The world needs a good tech disaster from time to time, to remind us what value and reliance we have on digital systems. Chatbot builders and businesses tinkering with AI and algorithms can learn plenty from the UK government’s disastrous dalliance with its recent exam-balancing plan that upset the nation.
Wherever you are in the world, it is likely that your government, utility providers, banks and services are relying increasingly on AI and algorithms to categorise you in a huge number of metrics. Judging if you are suitable for a loan, what property band your home falls into, how much your insurance premiums are, and so on.
Many of these algorithms have been built up over decades, carefully tested and resilient to outlier cases that need a special investigation. Then, there are examples where someone needs a way to cast a large-scale judgment quickly, and things go wrong.
British politicians demonstrate how not to do algorithms
Step forward the British Government. While it isn’t their fault that 2020’s exams were cancelled because of COVID, it is their fault that OfQual, the examinations supervisor decided to run an algorithm to overrule (or better standardize) the mock exam results and teacher’s suggested grades.
What happened is a classic politically-mandated digital disaster. As highlighted in tweets by UK political journalist Carole Cadwalladr, “Ofqual had no choice but to come up with a methodology because Gavin Williamson (Minister of Education) couldn’t stomach centre-assessed grades. Really not Ofqual’s fault, but they should have come up with a better appeals system. And they still need to, for the kids who need to appeal teacher grades. But given Williamson’s decision, they needed a statistical model. So they collaborated with the exam boards to come up with different models. And this was the one that came out best in tests. Done in collaboration with Cambridge Assessment.”
Note, this is the one that did best in the tests! Imagine how the worse examples fared. The problems start with the fact that no algorithm is “fair” and that rushing one into use creates all sorts of unintended consequences, in this case gathering worldwide media attention and condemnation.
The problems were:
Small, mostly private, schools got better grades because the algorithm deliberately ignored them. While more than a third of A-Level grades were lowered in larger (typical) schools to enforce the grade suppression. This affected poorly performing schools most, or those where mock exam grades had been kept low to encourage students to work and study harder.

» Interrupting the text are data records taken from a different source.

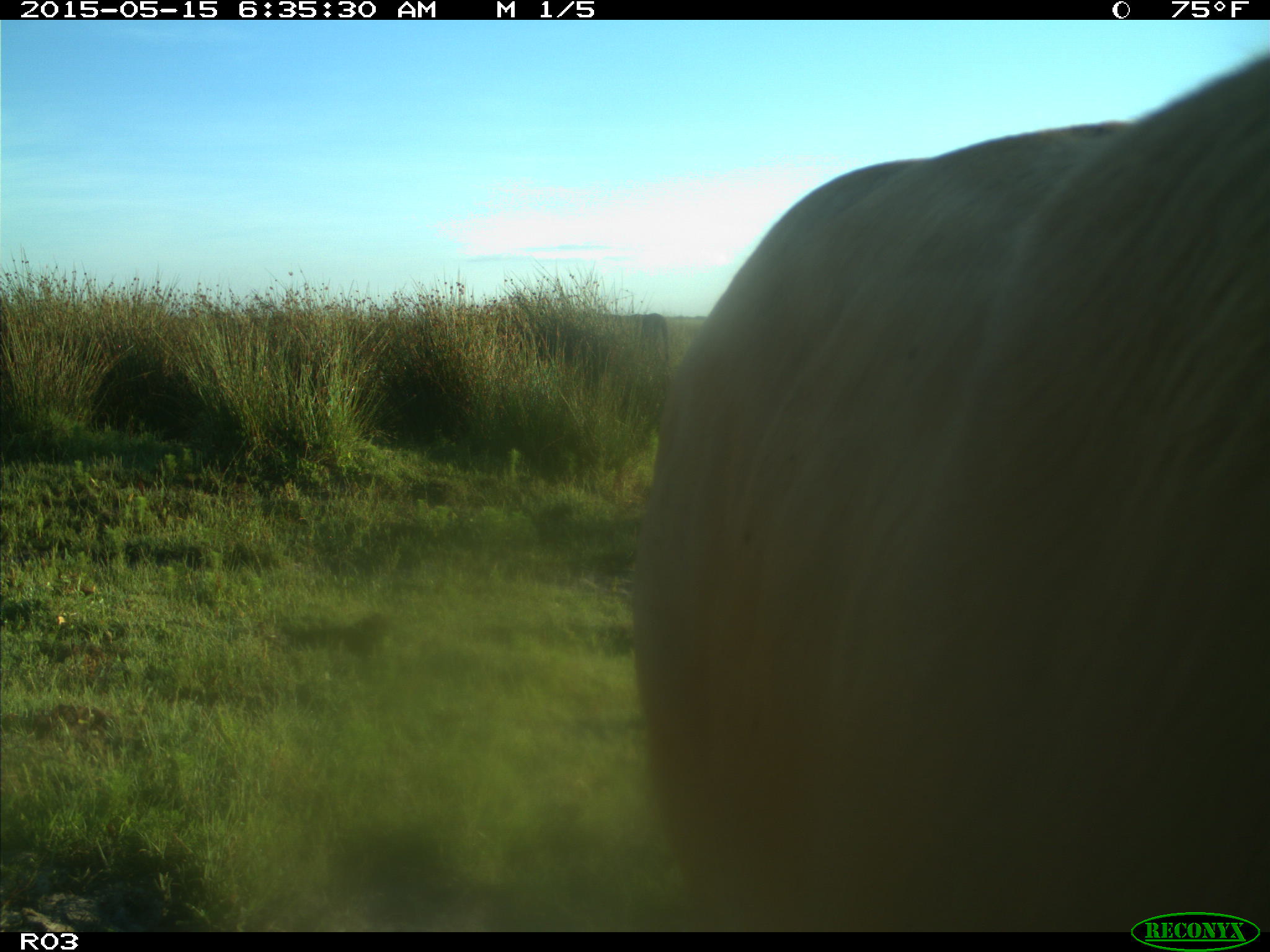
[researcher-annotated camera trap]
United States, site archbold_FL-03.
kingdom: Animalia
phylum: Chordata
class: Mammalia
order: Artiodactyla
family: Bovidae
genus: Bos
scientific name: Bos taurus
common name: domestic cow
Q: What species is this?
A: Bos taurus (domestic cow).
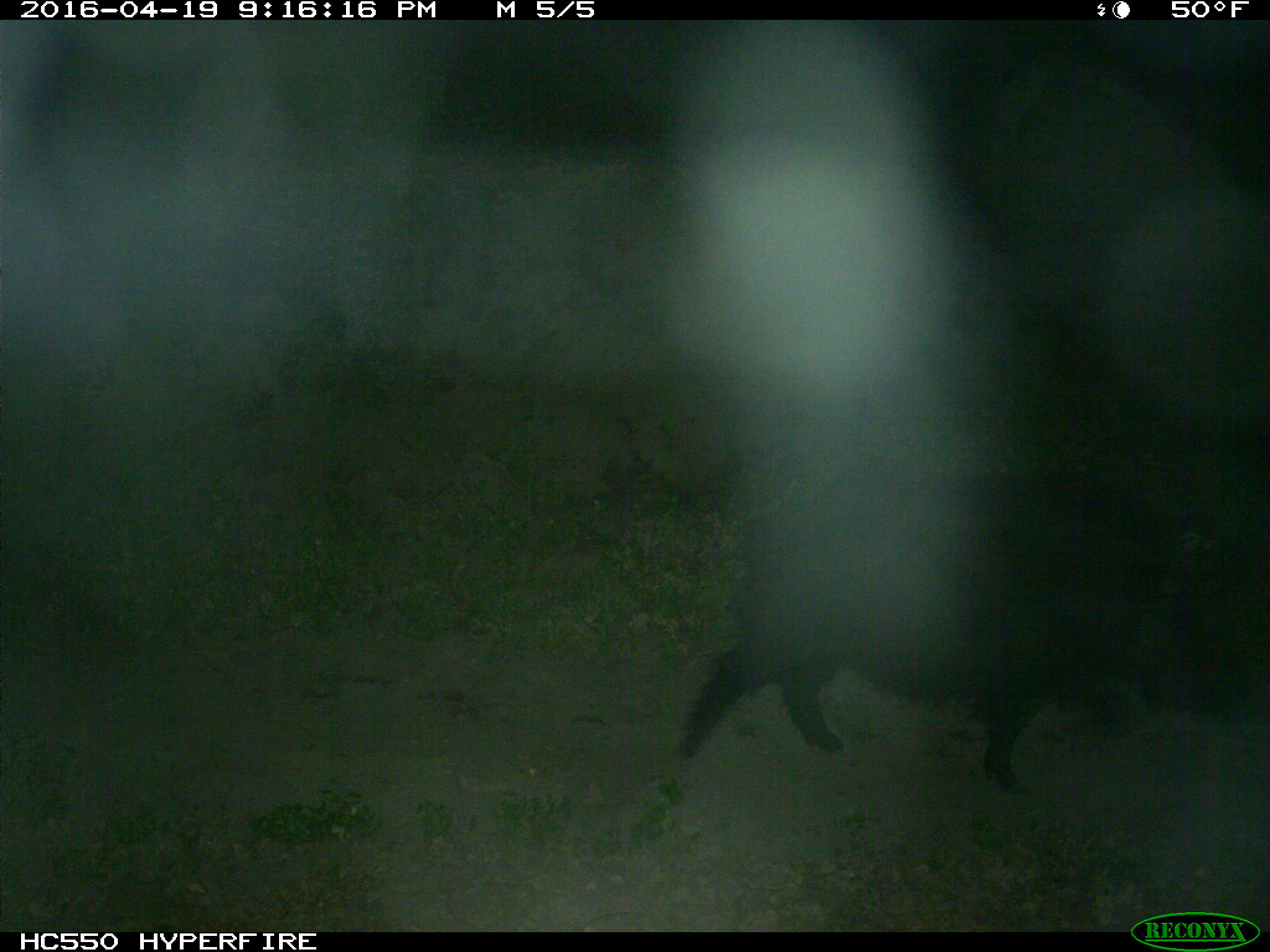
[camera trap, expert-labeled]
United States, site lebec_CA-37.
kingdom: Animalia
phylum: Chordata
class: Mammalia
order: Artiodactyla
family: Suidae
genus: Sus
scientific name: Sus scrofa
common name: wild boar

The knock-on effect was pupils looking to go to university from state schools lost their places while, as Hugo Rifkind quoted, “Two universities told me they have their poshest cohort ever because privately educated kids got their grades. The universities are filled and have no places left.”
Ignoring the classist nature of British politicals and the “posh school tie” nature of the top colleges and universities, the errors in this algorithm have been visible for weeks but ignored because they were what the politicians wanted and expected to see.
The business approach to AI and bots
Businesses might think they are smarter and more understanding of technology, yet there are still plenty of examples of algorithm failures across recent history, from poor marketing choices to crashing self-drive cars and terrible image seclection.
So, when a business decides it needs to adopt a chatbot, AI or algorithm, there are many pitfalls to avoid.
The first is that these technologies are billed as easy and quick to adopt. Yes, your business can adopt a chatbot in a matter of hours, if all you expect it to do is provide some generic, but easily updated, information, as many businesses and health agencies used to address the early COVID panic.
Second, if you expect the bot to make decisions or judgments then it will need long-term training, with high-quality data as a basis. And beyond that, it needs to be able to deal with outlier cases ranging across a huge number of data points. How many bots or AI-powered forms still:
- Expect a startup company to have three years of financial data?
- Assume a post or zip code still denotes a good or bad area in regenerated areas?
- Provides very limited options to explain a family situation?
- Demands a home phone number that is different to the mobile, in an era when many people are giving up their landlines?
Thirdly, there is both business, personal and digital bias to consider. The highly paid quants and leaders working in a startup challenger bank might have a very different idea of what a “good customer” is to their marketing department or the people who see the glossy advert for an easy-to-use banking app.
Personal biases might envision everyone using your chatbot speaks great English, while the multicultural nature of most societies and the global nature of business requires more flexibility. On the plus side, it is easy to arm a chatbot with translation tools, but the business needs to be aware of them, and appreciate the value it can add.
Finally, the UK exam debacle example highlights the digital bias implicit in many algorithms. Ignoring small examples of data as not relevant had huge consequences with massive implications for students and the universities trying to fit them all in.
While a business might have a number of data scientists, validation experts and other roles working on a digital project. Someone needs to be looking at the wider impacts, the outlier or political implications, and that the needs of the business and user are fulfilled at the core.
Just because your early chatbot or AI experiments worked, it doesn’t mean your business can scale them up without extra checks and balances. Because a rival company has a great AI tool, it doesn’t mean there isn’t some intensive work behind the scenes to make sure it delivers every day.
Yes, chatbots and AI are plug-in and play services, but at every level each business implementation needs a lot of hard, clear thinking to ensure success.